"Ce qui barre la route fait faire du chemin" (Jean de La Bruyère - 'Les Caractères')

mardi 26 juillet 2011

La plaie des sujets "météo" à la radio-télé

«Tell me something I don’t know» : racontez-moi quelque chose que je ne sais pas. C’est l’essence du journalisme : donnez-moi des nouvelles, informez-moi, dites-moi ce que j’ignore.
Cette loi élémentaire est de plus en plus oubliée par les médias grand public, radios et télés. Cette dérive est illustrée par la profusion des sujets liés aux conditions atmosphériques. Il fait froid en hiver, il fait chaud en été. Variantes : il fait doux en hiver, il fait frais en été. A chaque fois, déluge de reportages.

En cas d’été maussade, vous n’échapperez pas aux campeurs pataugeant dans la boue sous un ciel pluvieux, aux cafetiers geignards, aux marchands de glace déconfits, aux plagistes neurasthéniques.

C’est cette thématique que nous subissons en ce moment. Juillet est assez moche. Si je suis dans une région touchée par des conditions climatiques médiocres, pas besoin des médias pour me l’apprendre : je n’ai qu’à regarder par la fenêtre.

Le temps qu’il fait n’est pas une information qui mérite d’être relayée et illustrée à qui mieux mieux. Les prévisions météorologiques occupent suffisamment de temps d’antenne par ailleurs.

Mais les rédacteurs en chef ont des certitudes bien ancrées qu’ils assènent péremptoirement dans les conférences de rédaction : «Vous avez vu le temps qu’il fait ? Les gens ne parlent que de ça !». Si «les gens» en parlent, les médias meurent d’envie d’en parler. C’est l’accompagnement psychologique de l’auditoire. Il faut impérativement être en empathie.

Alors, l’hiver, dès le premier flocon repéré aux abords du périphérique parisien, on voit surgir des reporters emmitouflés, plantés sur le bitume qui peine à blanchir. Alerte générale : de la neige en hiver sur l’hémisphère nord !

L’été, s’il fait chaud, c’est le dispositif canicule, bien rôdé, qui est déclenché : reportage obligatoire dans une maison de retraite où l’on veille au rafraichissement et à l’humidification des anciens. Autre déclinaison possible : bébé et la chaleur.

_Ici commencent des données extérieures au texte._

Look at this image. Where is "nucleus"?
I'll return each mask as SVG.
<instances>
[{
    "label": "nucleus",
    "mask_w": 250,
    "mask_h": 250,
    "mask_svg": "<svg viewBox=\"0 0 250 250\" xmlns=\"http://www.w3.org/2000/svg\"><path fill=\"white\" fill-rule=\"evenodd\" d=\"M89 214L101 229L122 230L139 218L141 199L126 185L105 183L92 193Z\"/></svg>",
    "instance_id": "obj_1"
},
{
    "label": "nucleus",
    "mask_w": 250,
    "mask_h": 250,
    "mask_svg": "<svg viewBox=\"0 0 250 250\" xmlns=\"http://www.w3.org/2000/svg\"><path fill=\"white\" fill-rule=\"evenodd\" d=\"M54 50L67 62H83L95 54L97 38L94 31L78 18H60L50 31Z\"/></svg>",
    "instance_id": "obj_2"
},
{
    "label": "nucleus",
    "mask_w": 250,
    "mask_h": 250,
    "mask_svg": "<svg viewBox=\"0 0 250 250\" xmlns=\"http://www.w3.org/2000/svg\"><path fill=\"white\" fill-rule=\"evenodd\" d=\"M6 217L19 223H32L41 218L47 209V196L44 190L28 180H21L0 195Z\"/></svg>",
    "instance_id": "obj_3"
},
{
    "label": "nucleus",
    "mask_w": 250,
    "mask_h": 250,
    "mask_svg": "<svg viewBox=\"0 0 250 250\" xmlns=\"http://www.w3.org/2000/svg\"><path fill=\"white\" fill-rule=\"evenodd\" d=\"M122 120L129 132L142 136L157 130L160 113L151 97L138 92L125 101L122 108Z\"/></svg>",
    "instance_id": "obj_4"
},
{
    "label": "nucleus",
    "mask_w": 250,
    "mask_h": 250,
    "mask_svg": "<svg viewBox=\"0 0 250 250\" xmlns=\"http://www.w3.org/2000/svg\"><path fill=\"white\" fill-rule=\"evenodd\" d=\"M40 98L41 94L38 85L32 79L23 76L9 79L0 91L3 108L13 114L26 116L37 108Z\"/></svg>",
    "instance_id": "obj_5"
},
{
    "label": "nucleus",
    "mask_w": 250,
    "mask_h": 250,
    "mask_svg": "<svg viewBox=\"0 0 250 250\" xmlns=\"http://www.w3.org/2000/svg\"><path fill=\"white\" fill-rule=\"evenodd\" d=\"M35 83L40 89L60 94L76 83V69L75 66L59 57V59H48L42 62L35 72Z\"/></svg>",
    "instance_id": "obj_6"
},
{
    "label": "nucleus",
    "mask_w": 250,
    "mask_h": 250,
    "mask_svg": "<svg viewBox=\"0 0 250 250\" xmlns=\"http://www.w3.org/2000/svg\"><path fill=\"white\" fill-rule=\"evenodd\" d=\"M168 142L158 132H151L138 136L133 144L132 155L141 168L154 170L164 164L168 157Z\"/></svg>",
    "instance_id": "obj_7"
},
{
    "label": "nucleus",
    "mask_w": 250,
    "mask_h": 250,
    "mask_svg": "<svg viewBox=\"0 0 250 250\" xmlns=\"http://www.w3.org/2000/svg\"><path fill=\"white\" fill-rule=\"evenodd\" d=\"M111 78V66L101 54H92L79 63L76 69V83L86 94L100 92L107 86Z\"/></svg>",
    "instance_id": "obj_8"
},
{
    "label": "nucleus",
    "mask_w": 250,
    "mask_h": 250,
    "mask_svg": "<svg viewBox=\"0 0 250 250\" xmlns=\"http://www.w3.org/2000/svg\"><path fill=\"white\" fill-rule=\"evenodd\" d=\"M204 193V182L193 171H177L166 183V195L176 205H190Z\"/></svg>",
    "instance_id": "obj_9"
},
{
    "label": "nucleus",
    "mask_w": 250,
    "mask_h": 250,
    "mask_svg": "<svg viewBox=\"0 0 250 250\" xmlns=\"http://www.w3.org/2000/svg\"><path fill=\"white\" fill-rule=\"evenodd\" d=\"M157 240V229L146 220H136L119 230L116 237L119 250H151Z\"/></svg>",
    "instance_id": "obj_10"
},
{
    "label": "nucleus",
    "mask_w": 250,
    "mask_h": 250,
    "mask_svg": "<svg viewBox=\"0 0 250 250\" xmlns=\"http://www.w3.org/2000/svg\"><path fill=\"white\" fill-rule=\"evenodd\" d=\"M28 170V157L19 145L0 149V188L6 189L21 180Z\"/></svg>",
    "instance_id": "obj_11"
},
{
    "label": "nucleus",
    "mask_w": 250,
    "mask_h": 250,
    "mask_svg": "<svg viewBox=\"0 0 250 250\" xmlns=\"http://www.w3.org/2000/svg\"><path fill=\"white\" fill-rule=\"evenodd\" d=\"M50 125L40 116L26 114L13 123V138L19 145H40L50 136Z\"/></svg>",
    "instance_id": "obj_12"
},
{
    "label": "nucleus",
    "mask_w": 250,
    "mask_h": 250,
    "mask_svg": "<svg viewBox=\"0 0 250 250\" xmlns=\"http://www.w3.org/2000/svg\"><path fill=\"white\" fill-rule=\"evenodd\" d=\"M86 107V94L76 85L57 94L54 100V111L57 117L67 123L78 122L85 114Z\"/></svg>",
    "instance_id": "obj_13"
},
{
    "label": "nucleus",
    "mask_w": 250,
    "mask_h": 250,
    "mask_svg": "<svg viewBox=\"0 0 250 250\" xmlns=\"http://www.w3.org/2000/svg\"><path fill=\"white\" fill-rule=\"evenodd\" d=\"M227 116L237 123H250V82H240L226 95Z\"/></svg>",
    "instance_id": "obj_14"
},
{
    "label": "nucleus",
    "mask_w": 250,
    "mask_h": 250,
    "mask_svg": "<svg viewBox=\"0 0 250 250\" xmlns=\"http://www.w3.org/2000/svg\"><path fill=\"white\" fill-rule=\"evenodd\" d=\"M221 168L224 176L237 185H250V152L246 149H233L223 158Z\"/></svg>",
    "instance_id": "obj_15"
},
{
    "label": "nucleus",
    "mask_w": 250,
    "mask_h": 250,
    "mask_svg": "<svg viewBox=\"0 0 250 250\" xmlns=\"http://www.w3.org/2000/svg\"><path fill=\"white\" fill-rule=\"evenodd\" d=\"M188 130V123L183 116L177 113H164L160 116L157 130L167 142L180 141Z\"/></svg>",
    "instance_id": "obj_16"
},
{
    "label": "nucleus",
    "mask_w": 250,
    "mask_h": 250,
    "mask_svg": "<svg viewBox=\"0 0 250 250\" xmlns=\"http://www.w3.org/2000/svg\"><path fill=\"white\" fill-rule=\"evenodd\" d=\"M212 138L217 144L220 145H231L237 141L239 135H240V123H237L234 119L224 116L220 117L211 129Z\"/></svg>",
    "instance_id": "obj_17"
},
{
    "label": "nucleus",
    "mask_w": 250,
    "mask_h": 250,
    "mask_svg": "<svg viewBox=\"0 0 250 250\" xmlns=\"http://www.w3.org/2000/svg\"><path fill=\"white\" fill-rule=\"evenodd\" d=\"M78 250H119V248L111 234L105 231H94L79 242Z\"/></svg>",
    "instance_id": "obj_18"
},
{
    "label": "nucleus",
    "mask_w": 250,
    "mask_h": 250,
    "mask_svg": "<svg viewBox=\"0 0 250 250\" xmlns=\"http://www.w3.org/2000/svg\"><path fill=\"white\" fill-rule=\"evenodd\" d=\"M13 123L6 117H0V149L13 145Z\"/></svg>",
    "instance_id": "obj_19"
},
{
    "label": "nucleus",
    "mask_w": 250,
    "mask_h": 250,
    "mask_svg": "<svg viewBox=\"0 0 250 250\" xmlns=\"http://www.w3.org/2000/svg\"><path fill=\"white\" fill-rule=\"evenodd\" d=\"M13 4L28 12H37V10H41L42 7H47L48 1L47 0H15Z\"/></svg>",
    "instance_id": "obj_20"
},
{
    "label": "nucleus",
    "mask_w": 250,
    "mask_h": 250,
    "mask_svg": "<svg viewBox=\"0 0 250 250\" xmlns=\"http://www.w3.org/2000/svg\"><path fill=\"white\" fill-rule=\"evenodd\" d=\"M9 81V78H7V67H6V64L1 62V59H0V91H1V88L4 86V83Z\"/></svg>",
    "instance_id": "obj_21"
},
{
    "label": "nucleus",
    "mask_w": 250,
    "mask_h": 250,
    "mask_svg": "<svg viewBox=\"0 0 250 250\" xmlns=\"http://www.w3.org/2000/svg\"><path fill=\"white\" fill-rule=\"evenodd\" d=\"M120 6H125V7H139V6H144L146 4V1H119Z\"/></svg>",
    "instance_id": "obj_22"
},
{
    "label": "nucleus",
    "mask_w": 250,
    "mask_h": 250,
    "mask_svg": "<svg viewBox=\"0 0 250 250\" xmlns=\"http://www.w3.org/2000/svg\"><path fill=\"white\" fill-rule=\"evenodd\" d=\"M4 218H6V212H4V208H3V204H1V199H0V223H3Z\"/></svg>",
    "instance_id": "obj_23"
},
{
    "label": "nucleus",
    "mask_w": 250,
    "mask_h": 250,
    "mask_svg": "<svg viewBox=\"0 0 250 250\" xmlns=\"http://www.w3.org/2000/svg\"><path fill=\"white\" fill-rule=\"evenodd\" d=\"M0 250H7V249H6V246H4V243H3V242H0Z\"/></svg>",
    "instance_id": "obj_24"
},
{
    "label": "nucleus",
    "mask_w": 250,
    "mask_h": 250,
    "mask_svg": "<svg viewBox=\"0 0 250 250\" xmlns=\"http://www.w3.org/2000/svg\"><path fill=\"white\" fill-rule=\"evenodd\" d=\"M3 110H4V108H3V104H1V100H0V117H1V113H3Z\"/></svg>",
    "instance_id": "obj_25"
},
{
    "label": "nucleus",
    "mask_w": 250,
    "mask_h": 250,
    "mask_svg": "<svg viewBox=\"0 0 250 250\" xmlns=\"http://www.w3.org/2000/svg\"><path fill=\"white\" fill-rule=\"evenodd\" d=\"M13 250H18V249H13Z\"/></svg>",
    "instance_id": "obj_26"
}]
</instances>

Quand l’été est un peu pourri, comme en ce moment, le poncif, c’est d’aller interviewer les touristes décontenancés et les professionnels du tourisme. «Les professionnels du tourisme font grise mine», entend-on. Ils font toujours grise mine, même quand il fait beau.

Avez-vous jamais entendu un hôtelier ou un restaurateur se déclarer satisfait de sa saison, même si la caisse est pleine ? Et connaissez-vous un vacancier épanoui s’il n’y a pas de neige en hiver à la montagne ou de soleil l’été au bord de la mer ? Ce n’est pas de l’information. C’est du remplissage.

1 commentaire:

DominiqueD. a dit…

Tirer ainsi sur la ficelle, par facilité, jusqu'à la nausée, cela va finir par couter cher aux journalistes. Il y a des mauvaises habitudes dont il est difficile ensuite d'aller à l'encontre.

S'ils donnent d'eux-mêmes du grain à moudre à ceux qui sont aux manettes des finances, s'ils leur donnent ainsi l'idée que les journaux peuvent être se faire à bas cout, cela va être difficile ensuite de relever la tête, dans un contexte global de réduction des couts, d'autant que le journalisme d'investigation n'est pas tellement la norme en France. De fait, entre le remplissage météo, les sujets rebattus jusqu'à plus soif et sur lesquels on n'a pas grand chose à dire sur le fond (DSK), les interviews plan-plan... Je crois que le mal est déjà fait.

Le modèle de Métro ou de 20minutes a gagné, et a contaminé le 13h et le 20h. De fait, je considère désormais que cette profession inclut malheureusement trop de nombreux "passe-plats".

A l'heure de la mondialisation, on est entré conjointement dans l'ère des passe-plats, comme l'était Bush (qualifié de marionnette par Philip Roth), comme l'est le gouvernement français face aux conseillers de l'Elysée, comme le sont nombre de journalistes, comme l'est l'assemblée française qui passent plus de 50% de son temps à convertir dans le droit français des directives de Bruxelles... Le vrai pouvoir est, de nos jours, dans l'ombre, encore faut-il vouloir le débusquer.